+++ Material for this exercise +++
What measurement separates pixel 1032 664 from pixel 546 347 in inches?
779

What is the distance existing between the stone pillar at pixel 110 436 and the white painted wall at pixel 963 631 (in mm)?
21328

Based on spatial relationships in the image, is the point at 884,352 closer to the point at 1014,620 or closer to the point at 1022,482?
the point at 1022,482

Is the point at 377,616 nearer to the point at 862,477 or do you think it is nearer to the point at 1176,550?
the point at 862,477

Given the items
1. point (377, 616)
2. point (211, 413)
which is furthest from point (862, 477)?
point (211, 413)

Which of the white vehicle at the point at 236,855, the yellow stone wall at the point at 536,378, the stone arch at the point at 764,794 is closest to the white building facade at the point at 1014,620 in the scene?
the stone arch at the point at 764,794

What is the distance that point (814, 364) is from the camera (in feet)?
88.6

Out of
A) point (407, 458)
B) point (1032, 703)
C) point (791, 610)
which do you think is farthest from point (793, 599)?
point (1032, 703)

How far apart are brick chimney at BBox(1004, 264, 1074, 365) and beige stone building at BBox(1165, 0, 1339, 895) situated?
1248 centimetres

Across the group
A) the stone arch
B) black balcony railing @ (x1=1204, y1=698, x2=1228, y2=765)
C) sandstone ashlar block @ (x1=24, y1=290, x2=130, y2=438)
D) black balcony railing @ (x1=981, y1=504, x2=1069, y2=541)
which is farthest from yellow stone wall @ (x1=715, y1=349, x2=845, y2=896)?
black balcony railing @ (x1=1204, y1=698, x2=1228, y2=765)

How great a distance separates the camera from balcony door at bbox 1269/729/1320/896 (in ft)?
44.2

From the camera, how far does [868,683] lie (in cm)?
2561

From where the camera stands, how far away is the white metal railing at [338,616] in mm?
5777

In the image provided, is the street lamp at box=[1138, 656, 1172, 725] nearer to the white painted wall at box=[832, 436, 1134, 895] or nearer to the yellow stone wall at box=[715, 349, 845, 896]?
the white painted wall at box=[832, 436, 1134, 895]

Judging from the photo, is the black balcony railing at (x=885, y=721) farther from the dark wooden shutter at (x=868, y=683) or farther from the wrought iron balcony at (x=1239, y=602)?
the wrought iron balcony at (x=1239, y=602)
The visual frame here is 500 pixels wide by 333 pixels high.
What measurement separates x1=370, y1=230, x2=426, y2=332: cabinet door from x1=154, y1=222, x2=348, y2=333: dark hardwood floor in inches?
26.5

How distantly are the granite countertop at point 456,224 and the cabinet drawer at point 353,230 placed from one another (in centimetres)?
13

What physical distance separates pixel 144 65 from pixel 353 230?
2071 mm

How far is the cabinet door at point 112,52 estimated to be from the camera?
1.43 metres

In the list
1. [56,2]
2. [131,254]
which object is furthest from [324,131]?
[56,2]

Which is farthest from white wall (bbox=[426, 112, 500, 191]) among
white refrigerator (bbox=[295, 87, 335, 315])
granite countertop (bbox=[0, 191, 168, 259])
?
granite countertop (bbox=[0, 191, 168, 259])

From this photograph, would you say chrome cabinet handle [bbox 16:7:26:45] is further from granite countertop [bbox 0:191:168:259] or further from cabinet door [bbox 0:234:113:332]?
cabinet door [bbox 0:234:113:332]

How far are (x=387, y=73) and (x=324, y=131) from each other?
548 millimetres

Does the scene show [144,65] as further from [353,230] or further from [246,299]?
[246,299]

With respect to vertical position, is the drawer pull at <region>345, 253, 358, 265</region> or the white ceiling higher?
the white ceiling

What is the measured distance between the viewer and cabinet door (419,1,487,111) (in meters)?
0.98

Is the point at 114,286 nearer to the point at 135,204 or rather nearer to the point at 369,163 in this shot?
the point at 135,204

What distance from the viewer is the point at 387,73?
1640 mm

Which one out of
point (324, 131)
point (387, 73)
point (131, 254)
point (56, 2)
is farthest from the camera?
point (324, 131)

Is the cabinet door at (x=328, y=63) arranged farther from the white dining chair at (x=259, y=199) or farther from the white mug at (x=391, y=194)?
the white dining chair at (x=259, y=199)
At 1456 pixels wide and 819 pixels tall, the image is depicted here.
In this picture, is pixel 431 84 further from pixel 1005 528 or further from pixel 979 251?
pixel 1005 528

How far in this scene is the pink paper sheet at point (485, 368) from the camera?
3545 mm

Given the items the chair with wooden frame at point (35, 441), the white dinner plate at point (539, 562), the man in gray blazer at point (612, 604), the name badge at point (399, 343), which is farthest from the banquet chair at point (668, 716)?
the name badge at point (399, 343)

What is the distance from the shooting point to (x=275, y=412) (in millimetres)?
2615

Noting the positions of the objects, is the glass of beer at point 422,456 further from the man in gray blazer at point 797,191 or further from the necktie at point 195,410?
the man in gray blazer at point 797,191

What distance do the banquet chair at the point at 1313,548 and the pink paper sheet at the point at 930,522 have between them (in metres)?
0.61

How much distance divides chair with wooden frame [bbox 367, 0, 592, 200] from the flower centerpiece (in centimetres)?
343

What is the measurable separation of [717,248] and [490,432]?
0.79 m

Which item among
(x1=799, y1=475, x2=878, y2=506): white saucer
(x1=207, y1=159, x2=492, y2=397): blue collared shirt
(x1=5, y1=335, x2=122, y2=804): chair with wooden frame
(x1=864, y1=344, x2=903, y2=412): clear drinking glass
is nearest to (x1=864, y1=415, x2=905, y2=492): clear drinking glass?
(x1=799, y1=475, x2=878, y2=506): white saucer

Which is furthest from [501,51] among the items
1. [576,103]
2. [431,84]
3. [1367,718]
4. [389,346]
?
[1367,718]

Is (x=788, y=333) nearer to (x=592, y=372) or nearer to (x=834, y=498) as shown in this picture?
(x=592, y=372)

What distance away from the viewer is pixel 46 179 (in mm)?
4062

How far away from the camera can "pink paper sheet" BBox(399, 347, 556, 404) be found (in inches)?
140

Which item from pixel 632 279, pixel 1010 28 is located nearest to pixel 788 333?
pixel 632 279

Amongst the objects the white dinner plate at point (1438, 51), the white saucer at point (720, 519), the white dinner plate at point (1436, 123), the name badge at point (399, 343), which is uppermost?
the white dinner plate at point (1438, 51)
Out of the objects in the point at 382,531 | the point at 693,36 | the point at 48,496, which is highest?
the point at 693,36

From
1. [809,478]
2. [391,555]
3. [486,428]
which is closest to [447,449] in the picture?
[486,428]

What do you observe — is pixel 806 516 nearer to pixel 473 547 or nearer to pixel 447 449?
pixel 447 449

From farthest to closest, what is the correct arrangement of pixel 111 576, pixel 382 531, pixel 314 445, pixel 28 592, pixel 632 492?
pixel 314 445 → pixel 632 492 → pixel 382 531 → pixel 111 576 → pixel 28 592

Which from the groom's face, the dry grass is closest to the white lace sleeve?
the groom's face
+++
Revise all of the items above by changing every "camera" to "viewer", and leave everything else as it is.

What measurement separates pixel 1032 664 from pixel 546 347 in inches?
779

What is the distance existing between the stone pillar at pixel 110 436 and the white painted wall at pixel 963 631 (in mm)?
21328

Based on spatial relationships in the image, is the point at 884,352 closer to the point at 1014,620 or closer to the point at 1022,482?
the point at 1022,482

Is the point at 377,616 nearer to the point at 862,477 or do you think it is nearer to the point at 1176,550?
the point at 862,477

Given the items
1. point (377, 616)
2. point (211, 413)
which is furthest from point (862, 477)?
point (211, 413)

Which of the white vehicle at the point at 236,855, the yellow stone wall at the point at 536,378, the stone arch at the point at 764,794 is closest to the white building facade at the point at 1014,620 in the scene?
the stone arch at the point at 764,794

What is the distance that point (814, 364) is from the viewer (in feet)?
88.6

Out of
A) point (407, 458)
B) point (1032, 703)
C) point (791, 610)
which do you think is farthest from point (793, 599)?
point (1032, 703)

How far apart are brick chimney at BBox(1004, 264, 1074, 365) and beige stone building at BBox(1165, 0, 1339, 895) situated?
1248 centimetres

Across the group
A) the stone arch
B) black balcony railing @ (x1=1204, y1=698, x2=1228, y2=765)
C) sandstone ashlar block @ (x1=24, y1=290, x2=130, y2=438)
D) black balcony railing @ (x1=981, y1=504, x2=1069, y2=541)
which is farthest from yellow stone wall @ (x1=715, y1=349, x2=845, y2=896)?
black balcony railing @ (x1=1204, y1=698, x2=1228, y2=765)

How great a distance separates the viewer from balcony door at bbox 1269/729/1320/896 (in ft)?
44.2

From the viewer, how far does [868,683] lie (in cm)?
2561

From where the viewer stands, how far away is the white metal railing at [338,616] in mm?
5777

In the image provided, is the street lamp at box=[1138, 656, 1172, 725] nearer to the white painted wall at box=[832, 436, 1134, 895] or nearer to the yellow stone wall at box=[715, 349, 845, 896]?
the white painted wall at box=[832, 436, 1134, 895]

Judging from the photo, is the black balcony railing at (x=885, y=721) farther from the dark wooden shutter at (x=868, y=683) or farther from the wrought iron balcony at (x=1239, y=602)?
the wrought iron balcony at (x=1239, y=602)
The visual frame here is 500 pixels wide by 333 pixels high.
What measurement separates x1=370, y1=230, x2=426, y2=332: cabinet door from x1=154, y1=222, x2=348, y2=333: dark hardwood floor in inches?
26.5

How distantly are the granite countertop at point 456,224 and the cabinet drawer at point 353,230 placed from one another (in centimetres)?
13

What physical distance separates pixel 144 65 from pixel 353 230?
2071 mm

How far is the cabinet door at point 112,52 estimated to be from the viewer?
1.43 metres

In the list
1. [56,2]
2. [131,254]
which object is furthest from [324,131]?
[56,2]

Which is farthest from white wall (bbox=[426, 112, 500, 191]) among
white refrigerator (bbox=[295, 87, 335, 315])
granite countertop (bbox=[0, 191, 168, 259])
?
granite countertop (bbox=[0, 191, 168, 259])

From this photograph, would you say chrome cabinet handle [bbox 16:7:26:45] is further from granite countertop [bbox 0:191:168:259] or further from cabinet door [bbox 0:234:113:332]?
cabinet door [bbox 0:234:113:332]

How far are (x=387, y=73) and (x=324, y=131) from each other?
548 millimetres

Does the scene show [144,65] as further from [353,230] or further from [246,299]?
[246,299]

With respect to vertical position, is the drawer pull at <region>345, 253, 358, 265</region> or the white ceiling higher?
the white ceiling

What is the measured distance between the viewer and cabinet door (419,1,487,111) (in meters)?
0.98

Is the point at 114,286 nearer to the point at 135,204 or rather nearer to the point at 369,163 in this shot?
the point at 135,204

What distance from the viewer is the point at 387,73?
1640 mm

Which one out of
point (324, 131)
point (387, 73)
point (131, 254)
point (56, 2)
is farthest from the viewer?
point (324, 131)

Is the cabinet door at (x=328, y=63) arranged farther from the white dining chair at (x=259, y=199) or farther from the white mug at (x=391, y=194)?
the white dining chair at (x=259, y=199)
At 1456 pixels wide and 819 pixels tall, the image is depicted here.
In this picture, is pixel 431 84 further from pixel 1005 528 or further from pixel 979 251?
pixel 1005 528

How far in this scene is the pink paper sheet at point (485, 368) from the viewer?
3545 mm

Given the items the chair with wooden frame at point (35, 441), the white dinner plate at point (539, 562), the man in gray blazer at point (612, 604), the name badge at point (399, 343), which is farthest from the banquet chair at point (668, 716)?
the name badge at point (399, 343)

What is the distance from the shooting point to (x=275, y=412) (in millimetres)?
2615

Noting the positions of the objects, is the glass of beer at point 422,456 further from the man in gray blazer at point 797,191 or further from the necktie at point 195,410?
the man in gray blazer at point 797,191

What distance do the banquet chair at the point at 1313,548 and the pink paper sheet at the point at 930,522 have between them (in metres)?
0.61

How much distance divides chair with wooden frame [bbox 367, 0, 592, 200] from the flower centerpiece (in centimetres)?
343

What is the measurable separation of [717,248] and [490,432]?
0.79 m

Which item among
(x1=799, y1=475, x2=878, y2=506): white saucer
(x1=207, y1=159, x2=492, y2=397): blue collared shirt
(x1=5, y1=335, x2=122, y2=804): chair with wooden frame
(x1=864, y1=344, x2=903, y2=412): clear drinking glass
is nearest to (x1=864, y1=415, x2=905, y2=492): clear drinking glass?
(x1=799, y1=475, x2=878, y2=506): white saucer

Which is furthest from [501,51] among the items
1. [576,103]
2. [431,84]
3. [1367,718]
4. [389,346]
?
[1367,718]

Is (x=788, y=333) nearer to (x=592, y=372) or nearer to (x=834, y=498) as shown in this picture?
(x=592, y=372)

What distance away from the viewer is pixel 46 179 (in mm)?
4062

How far away from the viewer can "pink paper sheet" BBox(399, 347, 556, 404) be found (in inches)?
140

Which item from pixel 632 279, pixel 1010 28 is located nearest to pixel 788 333?
pixel 632 279

Amongst the objects the white dinner plate at point (1438, 51), the white saucer at point (720, 519), the white dinner plate at point (1436, 123), the name badge at point (399, 343), which is uppermost?
the white dinner plate at point (1438, 51)
Out of the objects in the point at 382,531 | the point at 693,36 | the point at 48,496, which is highest?
the point at 693,36

From
1. [809,478]
2. [391,555]
3. [486,428]
which is closest to [447,449] in the picture?
[486,428]

What do you observe — is pixel 806 516 nearer to pixel 473 547 or nearer to pixel 447 449?
pixel 447 449

From farthest to closest, what is the correct arrangement of pixel 111 576, pixel 382 531, pixel 314 445, pixel 28 592, pixel 632 492?
pixel 314 445 → pixel 632 492 → pixel 382 531 → pixel 111 576 → pixel 28 592

Which from the groom's face, the dry grass is closest to the white lace sleeve?
the groom's face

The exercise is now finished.